■ **Excerpt provided**:
%%

First of all – the techniques used

D3.js is a JavaScript library for manipulating documents based on data. D3 helps you bring data to life using HTML, SVG and CSS. D3’s emphasis on web standards gives you the full capabilities of modern browsers without tying yourself to a proprietary framework, combining powerful visualization components and a data-driven approach to DOM manipulation. Using D3 gives us an opportunity to visualize one data set (JSON) in many different haplotrees.

The trees on this page can have over 50.000 nodes without any performance problem.

Thanks to and special thanks to Rob Schmuecker for valuable information and support.

Why haplotrees?

The Haplotree Information Project is about to visualize Y-DNA and mtDNA haplotrees in an interactive and user friendly way.

%%

■ **Entries provided**:

%%

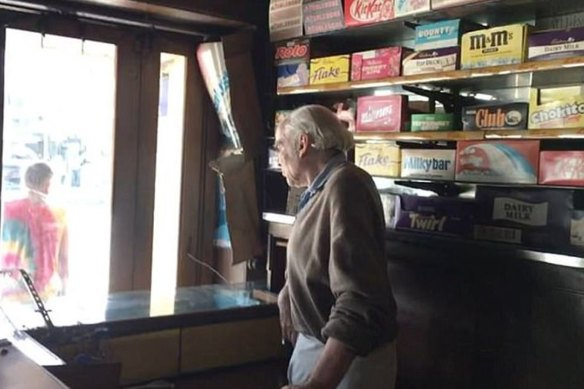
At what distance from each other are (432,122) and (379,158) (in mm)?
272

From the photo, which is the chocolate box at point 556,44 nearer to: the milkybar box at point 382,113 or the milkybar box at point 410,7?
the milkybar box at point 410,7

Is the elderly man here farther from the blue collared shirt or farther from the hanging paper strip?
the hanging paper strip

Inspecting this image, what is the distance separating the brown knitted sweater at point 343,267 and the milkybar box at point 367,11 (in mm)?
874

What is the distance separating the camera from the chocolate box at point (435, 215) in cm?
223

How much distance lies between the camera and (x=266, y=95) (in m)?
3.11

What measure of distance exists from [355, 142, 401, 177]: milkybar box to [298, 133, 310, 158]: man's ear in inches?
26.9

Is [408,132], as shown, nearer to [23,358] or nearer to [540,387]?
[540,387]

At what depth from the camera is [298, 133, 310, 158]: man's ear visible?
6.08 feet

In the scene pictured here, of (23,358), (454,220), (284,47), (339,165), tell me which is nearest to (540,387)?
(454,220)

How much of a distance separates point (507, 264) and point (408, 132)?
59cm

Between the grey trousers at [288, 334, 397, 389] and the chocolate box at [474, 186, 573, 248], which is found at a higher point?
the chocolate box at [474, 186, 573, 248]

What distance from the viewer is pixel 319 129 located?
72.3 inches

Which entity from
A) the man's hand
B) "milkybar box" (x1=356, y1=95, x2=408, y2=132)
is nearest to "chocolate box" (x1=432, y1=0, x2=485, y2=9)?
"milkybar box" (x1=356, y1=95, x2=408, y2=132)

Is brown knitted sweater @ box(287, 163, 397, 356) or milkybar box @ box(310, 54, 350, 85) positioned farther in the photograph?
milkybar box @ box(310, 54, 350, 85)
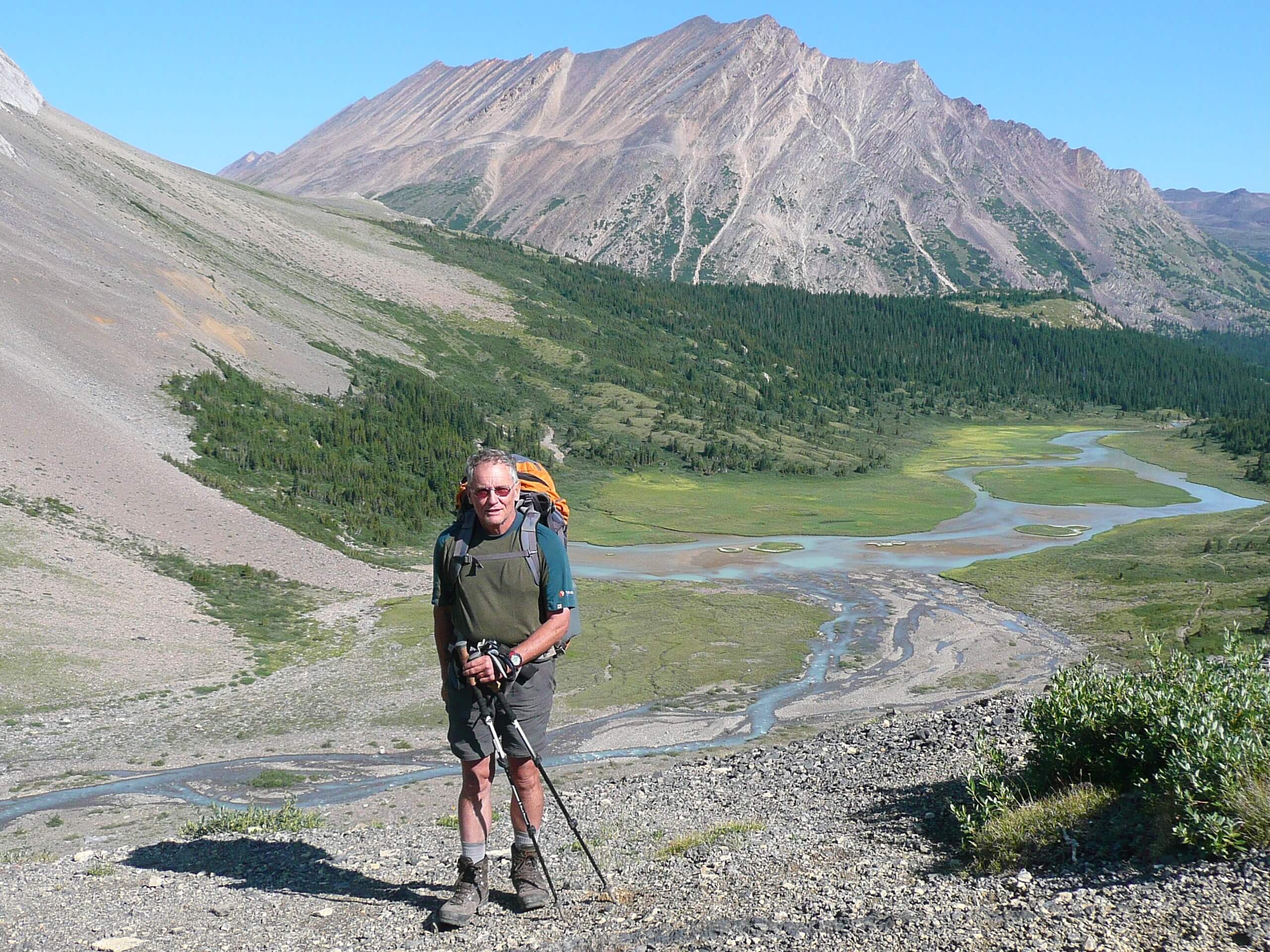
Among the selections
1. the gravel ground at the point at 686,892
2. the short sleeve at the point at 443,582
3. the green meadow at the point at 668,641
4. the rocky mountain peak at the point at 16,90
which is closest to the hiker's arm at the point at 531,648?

%%

■ **What to work on**: Continue the text about the Haplotree Information Project's D3.js visualizations, picking up right after its last sentence.

■ **Result of this exercise**:
A haplotree is the fastest way to get introduced to the human journey and the genetic relationships between human beings, close or far to your self. If you already have done genealogy and you have a family tree and a “most distant ancestor” in the root of the tree the next step is probably to order a DNA-test that will give you a haplotype and place you somewhere in a haplotree.

Haplotrees and haplogroups

A phylogenetic tree or evolutionary tree is a branching diagram or “tree” showing the inferred evolutionary relationships among various biological species or other entities—their phylogeny—based upon similarities and differences in their physical or genetic characteristics. The taxa joined together in the tree are implied to have descended from a common ancestor, “Adam” for Y-DNA and “Eve” for mDNA.

Today the letter names of all haplogroups (Y-DNA or mDNA) in the tree run from A to Z. As haplogroups were named in the order of their discovery, they do not reflect the actual genetic relationships. Each major branch is named with a letter, and deeper branches within the tree are labeled with numbers and letters to note their relationship to one another. Each branch is thousands or tens of thousands of years old. Because members of a branch tend to be found in the same region of the world, your haplogroup assignment identifies your deep ancestral origins. The tree is under significantly changes, refer to: What About the Big Y?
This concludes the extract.